Passage shown:
In 1994, Breggin said that Eli Lilly and Company (maker of the antidepressant Prozac) attempted to discredit him and his book Talking Back to Prozac by falsely linking him to the Church of Scientology and labeling his views as "Neo-Scientology".

===Electroconvulsive therapy===
Breggin has written several books and scientific articles critical of electroconvulsive therapy (ECT). He claims "... the damage produces delirium so severe that patients can't fully experience depression or other higher mental functions during the several weeks after electroshock." He was one of nineteen speakers at the 1985 NIH Consensus Development Conference on ECT. The Consensus panel (of which Breggin was not a member) found that ECT could be a useful therapy in some carefully defined cases.

==Expert witness==
Breggin testified as an expert witness in the Wesbecker case (Fentress et al., 1994), a lawsuit against Eli Lilly, makers of Prozac. Ultimately, the jury found for Eli Lilly. According to Breggin, this was because the plaintiffs and defendants had secretly settled behind closed doors. The Supreme Court of Kentucky concluded that the Wesbecker trial had been secretly settled by Eli Lilly before going to the jury in return for plaintiffs presenting a weakened case that was bound to lose. Trial Judge Potter was empowered by the Kentucky Supreme Court to change the verdict from a jury verdict in favor of Eli Lilly to "settled with prejudice" by Eli Lilly.

In South Carolina, Breggin testified on behalf of Peggy S. Salters, a psychiatric nurse who sued her doctors and Palmetto Baptist Hospital in Columbia after ECT left her incapacitated in 2000. A jury found in favor of her and awarded her $635,177 in actual damages.

In 2002, Breggin was hired as an expert witness by a survivor of the Columbine High School massacre in a case against the makers of an anti-depressant drug. In his report, Breggin noted that "... Eric Harris was suffering from a substance induced (Luvox-induced) mood disorder with depressive and manic features that had reached a psychotic level of violence and suicide. Absent persistent exposure to Luvox, Eric Harris probably would not have committed violence and suicide." However, the argument was rejected by the judge, and the lawsuit was eventually dropped with the stipulation that the makers of Luvox donate $10,000 to the American Cancer Society.

[Stored items]
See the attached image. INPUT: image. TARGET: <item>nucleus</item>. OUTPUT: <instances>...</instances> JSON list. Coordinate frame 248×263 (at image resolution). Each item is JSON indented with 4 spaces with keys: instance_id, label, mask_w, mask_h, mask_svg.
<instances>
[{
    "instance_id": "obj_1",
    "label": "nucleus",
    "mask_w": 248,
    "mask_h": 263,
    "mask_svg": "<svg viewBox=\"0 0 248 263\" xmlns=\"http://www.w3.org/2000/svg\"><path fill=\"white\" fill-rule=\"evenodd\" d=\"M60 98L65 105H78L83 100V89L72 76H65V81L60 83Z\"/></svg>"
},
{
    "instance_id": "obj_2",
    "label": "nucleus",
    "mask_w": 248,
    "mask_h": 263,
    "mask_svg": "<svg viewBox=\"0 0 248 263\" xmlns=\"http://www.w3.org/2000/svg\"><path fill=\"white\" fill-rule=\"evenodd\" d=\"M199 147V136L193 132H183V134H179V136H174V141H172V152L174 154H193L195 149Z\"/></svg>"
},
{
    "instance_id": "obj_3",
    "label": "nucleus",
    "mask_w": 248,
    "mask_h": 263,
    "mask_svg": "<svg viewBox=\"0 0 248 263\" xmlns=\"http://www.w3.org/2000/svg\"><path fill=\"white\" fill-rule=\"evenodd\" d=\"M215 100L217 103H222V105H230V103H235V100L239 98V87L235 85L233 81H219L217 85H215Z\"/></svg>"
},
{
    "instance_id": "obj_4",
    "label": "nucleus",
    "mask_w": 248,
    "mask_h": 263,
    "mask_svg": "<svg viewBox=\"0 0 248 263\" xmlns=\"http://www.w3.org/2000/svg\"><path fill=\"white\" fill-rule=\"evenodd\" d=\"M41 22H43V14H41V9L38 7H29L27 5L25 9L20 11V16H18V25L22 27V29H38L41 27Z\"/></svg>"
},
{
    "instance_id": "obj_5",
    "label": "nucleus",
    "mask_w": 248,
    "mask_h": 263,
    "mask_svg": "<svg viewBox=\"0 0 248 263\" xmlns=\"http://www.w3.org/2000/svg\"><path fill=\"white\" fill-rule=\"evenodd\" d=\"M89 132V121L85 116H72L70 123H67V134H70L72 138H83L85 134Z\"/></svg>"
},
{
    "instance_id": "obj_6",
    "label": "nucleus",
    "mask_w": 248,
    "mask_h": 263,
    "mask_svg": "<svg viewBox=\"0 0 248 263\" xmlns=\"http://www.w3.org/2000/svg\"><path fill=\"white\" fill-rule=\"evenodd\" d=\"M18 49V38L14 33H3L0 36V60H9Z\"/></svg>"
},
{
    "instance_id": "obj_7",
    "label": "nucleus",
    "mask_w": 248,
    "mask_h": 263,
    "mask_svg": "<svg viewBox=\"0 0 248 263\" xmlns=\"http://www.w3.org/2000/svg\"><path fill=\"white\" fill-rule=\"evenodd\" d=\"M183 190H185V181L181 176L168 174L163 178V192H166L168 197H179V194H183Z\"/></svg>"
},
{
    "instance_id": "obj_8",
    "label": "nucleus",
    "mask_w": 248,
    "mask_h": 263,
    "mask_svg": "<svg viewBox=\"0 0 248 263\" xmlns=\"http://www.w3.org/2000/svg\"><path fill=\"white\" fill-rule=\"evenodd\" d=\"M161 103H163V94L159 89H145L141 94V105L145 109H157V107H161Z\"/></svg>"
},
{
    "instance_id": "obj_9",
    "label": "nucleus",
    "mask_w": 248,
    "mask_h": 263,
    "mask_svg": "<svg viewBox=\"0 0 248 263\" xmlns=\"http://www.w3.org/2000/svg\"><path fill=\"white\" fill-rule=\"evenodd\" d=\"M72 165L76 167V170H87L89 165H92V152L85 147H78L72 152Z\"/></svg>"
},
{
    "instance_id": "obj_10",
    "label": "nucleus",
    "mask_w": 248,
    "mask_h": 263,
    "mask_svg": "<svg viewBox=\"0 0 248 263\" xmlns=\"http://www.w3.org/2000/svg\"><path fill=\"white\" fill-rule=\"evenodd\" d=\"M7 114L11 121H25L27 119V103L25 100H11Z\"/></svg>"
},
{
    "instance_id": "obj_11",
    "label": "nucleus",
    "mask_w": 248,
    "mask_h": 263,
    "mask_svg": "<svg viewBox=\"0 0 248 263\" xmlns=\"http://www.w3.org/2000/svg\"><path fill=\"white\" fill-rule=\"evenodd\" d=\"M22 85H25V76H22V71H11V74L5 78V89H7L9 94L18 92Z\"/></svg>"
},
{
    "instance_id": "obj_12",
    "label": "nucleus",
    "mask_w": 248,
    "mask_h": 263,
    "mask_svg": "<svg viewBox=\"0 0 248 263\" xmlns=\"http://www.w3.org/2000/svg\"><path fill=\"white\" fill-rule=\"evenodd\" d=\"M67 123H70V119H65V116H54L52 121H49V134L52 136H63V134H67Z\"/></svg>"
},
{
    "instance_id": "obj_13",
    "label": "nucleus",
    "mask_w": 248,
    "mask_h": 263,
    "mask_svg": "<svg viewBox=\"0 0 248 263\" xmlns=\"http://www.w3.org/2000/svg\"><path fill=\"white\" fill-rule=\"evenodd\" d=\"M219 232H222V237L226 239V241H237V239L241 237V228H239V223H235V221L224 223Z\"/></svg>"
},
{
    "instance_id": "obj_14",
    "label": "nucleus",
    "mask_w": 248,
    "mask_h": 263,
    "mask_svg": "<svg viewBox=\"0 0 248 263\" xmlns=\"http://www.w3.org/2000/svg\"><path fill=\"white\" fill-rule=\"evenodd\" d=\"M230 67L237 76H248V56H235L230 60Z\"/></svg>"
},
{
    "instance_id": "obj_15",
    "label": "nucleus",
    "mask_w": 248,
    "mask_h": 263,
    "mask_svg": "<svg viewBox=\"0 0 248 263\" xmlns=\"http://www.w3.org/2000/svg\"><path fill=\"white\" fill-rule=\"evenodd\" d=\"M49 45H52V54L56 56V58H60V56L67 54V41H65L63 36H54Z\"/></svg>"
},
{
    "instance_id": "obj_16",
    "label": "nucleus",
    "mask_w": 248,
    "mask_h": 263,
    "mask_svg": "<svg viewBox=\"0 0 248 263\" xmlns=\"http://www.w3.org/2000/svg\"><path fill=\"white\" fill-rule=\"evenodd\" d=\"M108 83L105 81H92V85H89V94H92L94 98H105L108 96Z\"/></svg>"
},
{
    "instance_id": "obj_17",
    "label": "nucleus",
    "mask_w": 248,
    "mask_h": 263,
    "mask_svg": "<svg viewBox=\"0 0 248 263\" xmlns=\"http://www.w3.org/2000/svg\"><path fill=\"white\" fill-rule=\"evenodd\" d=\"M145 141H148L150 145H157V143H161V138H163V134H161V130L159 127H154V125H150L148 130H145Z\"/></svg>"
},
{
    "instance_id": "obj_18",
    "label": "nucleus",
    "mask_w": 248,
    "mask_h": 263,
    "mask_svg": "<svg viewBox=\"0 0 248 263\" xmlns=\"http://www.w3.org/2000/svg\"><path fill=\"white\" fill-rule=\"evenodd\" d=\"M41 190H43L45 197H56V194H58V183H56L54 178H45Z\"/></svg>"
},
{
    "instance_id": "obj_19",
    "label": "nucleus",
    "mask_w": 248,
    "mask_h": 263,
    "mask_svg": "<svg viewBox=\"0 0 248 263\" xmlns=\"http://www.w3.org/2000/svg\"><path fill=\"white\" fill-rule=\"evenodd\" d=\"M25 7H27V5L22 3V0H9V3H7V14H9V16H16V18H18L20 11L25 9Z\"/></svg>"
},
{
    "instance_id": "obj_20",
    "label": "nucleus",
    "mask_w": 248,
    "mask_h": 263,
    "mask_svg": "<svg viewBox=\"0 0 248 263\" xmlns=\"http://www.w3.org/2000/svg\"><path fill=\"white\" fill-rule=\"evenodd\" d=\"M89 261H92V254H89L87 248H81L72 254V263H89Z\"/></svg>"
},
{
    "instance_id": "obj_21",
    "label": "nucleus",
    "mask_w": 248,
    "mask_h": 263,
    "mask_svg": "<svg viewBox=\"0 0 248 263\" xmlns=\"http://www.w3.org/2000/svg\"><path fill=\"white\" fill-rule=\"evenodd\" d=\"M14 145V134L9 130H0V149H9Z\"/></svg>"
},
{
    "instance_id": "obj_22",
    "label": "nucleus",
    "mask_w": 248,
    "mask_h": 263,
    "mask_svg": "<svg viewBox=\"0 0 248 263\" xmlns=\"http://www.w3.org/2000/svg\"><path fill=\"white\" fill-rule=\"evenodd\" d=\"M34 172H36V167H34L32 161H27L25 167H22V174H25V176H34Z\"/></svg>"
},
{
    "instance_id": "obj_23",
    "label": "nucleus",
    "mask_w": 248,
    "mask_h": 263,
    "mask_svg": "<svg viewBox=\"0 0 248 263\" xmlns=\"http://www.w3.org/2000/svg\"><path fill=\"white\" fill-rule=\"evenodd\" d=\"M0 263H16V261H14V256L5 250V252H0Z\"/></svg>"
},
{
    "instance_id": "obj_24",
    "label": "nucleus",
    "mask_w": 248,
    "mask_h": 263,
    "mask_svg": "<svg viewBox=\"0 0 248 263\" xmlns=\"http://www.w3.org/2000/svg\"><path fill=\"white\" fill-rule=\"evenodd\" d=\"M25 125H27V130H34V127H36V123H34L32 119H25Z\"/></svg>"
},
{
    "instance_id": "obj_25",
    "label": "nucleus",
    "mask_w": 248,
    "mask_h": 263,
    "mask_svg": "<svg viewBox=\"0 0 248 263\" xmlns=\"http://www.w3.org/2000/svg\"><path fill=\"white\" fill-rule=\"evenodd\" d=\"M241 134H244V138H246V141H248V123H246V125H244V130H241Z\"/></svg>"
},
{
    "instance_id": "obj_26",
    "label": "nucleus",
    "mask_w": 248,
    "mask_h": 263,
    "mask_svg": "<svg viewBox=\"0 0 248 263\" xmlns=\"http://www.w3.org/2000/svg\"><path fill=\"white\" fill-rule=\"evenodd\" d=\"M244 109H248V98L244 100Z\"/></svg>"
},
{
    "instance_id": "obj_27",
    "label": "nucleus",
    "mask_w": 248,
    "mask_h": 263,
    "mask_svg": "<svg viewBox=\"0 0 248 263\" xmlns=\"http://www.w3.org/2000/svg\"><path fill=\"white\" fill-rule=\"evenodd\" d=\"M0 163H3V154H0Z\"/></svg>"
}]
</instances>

Exercises:
A - Using the Breggin passage, decide whether each statement agrees with it. Answer yes or no for each and quote the deciding words. (i) Breggin sat on the Consensus panel at the 1985 NIH conference on ECT. (ii) The jury in the Salters case awarded her $635,177 in actual damages. (iii) The Columbine lawsuit was dropped on the condition that the makers of Luvox donate $10,000 to the American Cancer Society.
B - According to the Breggin passage, who empowered Trial Judge Potter to change the Wesbecker verdict?
C - Please reproduce the Breggin passage word for word, between "In 1994, Breggin" and "carefully defined cases.", inclusive.

Answers to the tasks:
A -
(i) No: "The Consensus panel (of which Breggin was not a member)"
(ii) Yes: "A jury found in favor of her and awarded her $635,177 in actual damages."
(iii) Yes: "the lawsuit was eventually dropped with the stipulation that the makers of Luvox donate $10,000 to the American Cancer Society."

B - The Kentucky Supreme Court.

C -
In 1994, Breggin said that Eli Lilly and Company (maker of the antidepressant Prozac) attempted to discredit him and his book Talking Back to Prozac by falsely linking him to the Church of Scientology and labeling his views as "Neo-Scientology".

===Electroconvulsive therapy===
Breggin has written several books and scientific articles critical of electroconvulsive therapy (ECT). He claims "... the damage produces delirium so severe that patients can't fully experience depression or other higher mental functions during the several weeks after electroshock." He was one of nineteen speakers at the 1985 NIH Consensus Development Conference on ECT. The Consensus panel (of which Breggin was not a member) found that ECT could be a useful therapy in some carefully defined cases.